Schwurgericht

Lebenslange Haft für Mord an 66-jährigem Rentner aus Bövinghausen

Ein Rentner aus Bövinghausen wurde brutal erstochen, weil er seinem betrunkenen Nachbarn nicht sein Auto leihen wollte. Am Freitag hat das Schwurgericht den Täter verurteilt.

Lebenslange Haft plus anschließende Unterbringung in der Sicherungsverwahrung: Wenn der heute 40 Jahre alte Angeklagte überhaupt noch einmal in Freiheit kommen sollte, wird er ein alter Mann sein.

Unmittelbar vor der Urteilsberatung hatte er noch einmal versucht, die Richter von seiner Notwehr-Version zu überzeugen. Ohne Erfolg. "Wenn das ein Mord gewesen wäre, würde ich hier auch dazu stehen", sagte der Angeklagte. Doch das sahen die Richter anders.

Zeugen schildern Rentner als friedfertig

Sie glauben nicht, dass der Rentner am Morgen des 4. Juni 2018 als Erster zum Messer griff und dann den Angeklagten attackierte. Mehrere Zeugen hatten den 66-Jährigen im Prozess als ruhigen und liebevollen Menschen geschildert, der niemals grundlos einem anderen etwas antun würde.

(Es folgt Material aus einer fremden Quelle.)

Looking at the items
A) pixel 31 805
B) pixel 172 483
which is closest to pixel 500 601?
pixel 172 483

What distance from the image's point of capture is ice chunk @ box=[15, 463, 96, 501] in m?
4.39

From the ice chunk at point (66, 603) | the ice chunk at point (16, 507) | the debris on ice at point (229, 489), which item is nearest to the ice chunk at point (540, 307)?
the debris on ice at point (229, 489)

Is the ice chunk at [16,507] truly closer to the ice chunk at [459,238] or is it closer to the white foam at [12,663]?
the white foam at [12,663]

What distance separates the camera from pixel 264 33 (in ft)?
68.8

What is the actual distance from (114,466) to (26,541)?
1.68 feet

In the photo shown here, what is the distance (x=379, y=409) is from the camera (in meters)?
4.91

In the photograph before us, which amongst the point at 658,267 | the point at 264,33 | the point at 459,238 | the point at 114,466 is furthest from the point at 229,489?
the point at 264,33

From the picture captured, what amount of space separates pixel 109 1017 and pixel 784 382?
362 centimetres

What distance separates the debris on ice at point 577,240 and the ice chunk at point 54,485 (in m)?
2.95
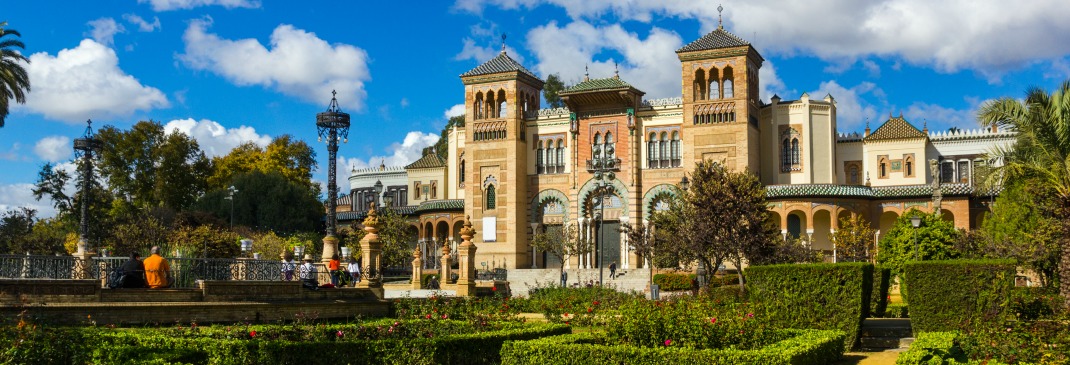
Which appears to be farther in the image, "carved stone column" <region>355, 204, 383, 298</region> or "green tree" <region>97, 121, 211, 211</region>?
"green tree" <region>97, 121, 211, 211</region>

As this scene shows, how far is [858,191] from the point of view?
4794 centimetres

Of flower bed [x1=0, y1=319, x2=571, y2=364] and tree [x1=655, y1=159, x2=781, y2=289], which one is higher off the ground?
tree [x1=655, y1=159, x2=781, y2=289]

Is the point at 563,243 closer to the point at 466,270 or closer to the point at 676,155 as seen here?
the point at 676,155

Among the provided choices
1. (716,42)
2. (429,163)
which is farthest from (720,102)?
(429,163)

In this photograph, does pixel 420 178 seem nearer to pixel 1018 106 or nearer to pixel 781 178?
pixel 781 178

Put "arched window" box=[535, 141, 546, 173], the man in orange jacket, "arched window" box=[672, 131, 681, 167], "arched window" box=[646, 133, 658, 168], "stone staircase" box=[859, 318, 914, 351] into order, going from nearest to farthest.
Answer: "stone staircase" box=[859, 318, 914, 351] → the man in orange jacket → "arched window" box=[672, 131, 681, 167] → "arched window" box=[646, 133, 658, 168] → "arched window" box=[535, 141, 546, 173]

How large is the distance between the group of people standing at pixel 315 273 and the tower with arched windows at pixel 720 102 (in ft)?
79.4

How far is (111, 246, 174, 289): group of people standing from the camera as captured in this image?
65.1 ft

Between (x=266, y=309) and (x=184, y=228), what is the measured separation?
27100mm

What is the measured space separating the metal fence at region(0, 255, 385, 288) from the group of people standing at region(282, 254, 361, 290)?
0.34 feet

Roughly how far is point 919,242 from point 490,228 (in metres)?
27.4

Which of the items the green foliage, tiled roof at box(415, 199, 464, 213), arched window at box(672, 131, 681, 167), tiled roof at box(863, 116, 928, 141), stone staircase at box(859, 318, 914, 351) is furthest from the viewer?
tiled roof at box(415, 199, 464, 213)

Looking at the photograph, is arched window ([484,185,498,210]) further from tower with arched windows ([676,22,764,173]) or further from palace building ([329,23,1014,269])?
tower with arched windows ([676,22,764,173])

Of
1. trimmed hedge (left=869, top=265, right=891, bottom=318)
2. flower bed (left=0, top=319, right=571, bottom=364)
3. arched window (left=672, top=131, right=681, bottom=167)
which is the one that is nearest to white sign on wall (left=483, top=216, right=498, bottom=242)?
arched window (left=672, top=131, right=681, bottom=167)
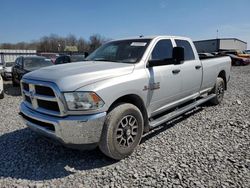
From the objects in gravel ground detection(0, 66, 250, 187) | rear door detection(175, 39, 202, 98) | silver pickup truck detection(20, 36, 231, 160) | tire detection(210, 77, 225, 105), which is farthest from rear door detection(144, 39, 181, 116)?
tire detection(210, 77, 225, 105)

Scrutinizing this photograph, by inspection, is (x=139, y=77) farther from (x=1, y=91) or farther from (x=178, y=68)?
(x=1, y=91)

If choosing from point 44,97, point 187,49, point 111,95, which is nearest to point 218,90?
point 187,49

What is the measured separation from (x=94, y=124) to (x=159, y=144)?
5.14ft

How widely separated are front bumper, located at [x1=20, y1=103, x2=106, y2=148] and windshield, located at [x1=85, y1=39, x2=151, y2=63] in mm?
1406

Eines hatten die Zeugen jedoch auch ausgesagt: Sein Auto ging dem Rentner über alles. Er hätte das gute Stück, das er sich selbst zum Eintritt in die Rente gegönnt hatte, niemals verliehen.

Genau das dürfte jedoch die Absicht des 40-Jährigen gewesen sein. Nachdem ihn seine Lebensgefährtin kurz und knapp ihre Absicht zur Trennung mitgeteilt hatte, hatte der Mann sich in den Kopf gesetzt, die Frau unbedingt noch einmal aufsuchen zu müssen. Dazu aber brauchte er ein Auto. Und nur der Rentner aus der Nachbarschaft hatte eins.

Streit eskalierte

"Wir gehen davon aus, dass es zu einem Streit kam, in dessen Verlauf der Angeklagte dann ein Messer ergriff und mehrmals zustach", sagte der Vorsitzende Richter Peter Windgätter in der Urteilsbegründung. Das Opfer hatte es zwar noch geschafft, einen Notruf abzusetzen. Im Krankenhaus war der Rentner dann aber an seinen schweren inneren Verletzungen verstorben.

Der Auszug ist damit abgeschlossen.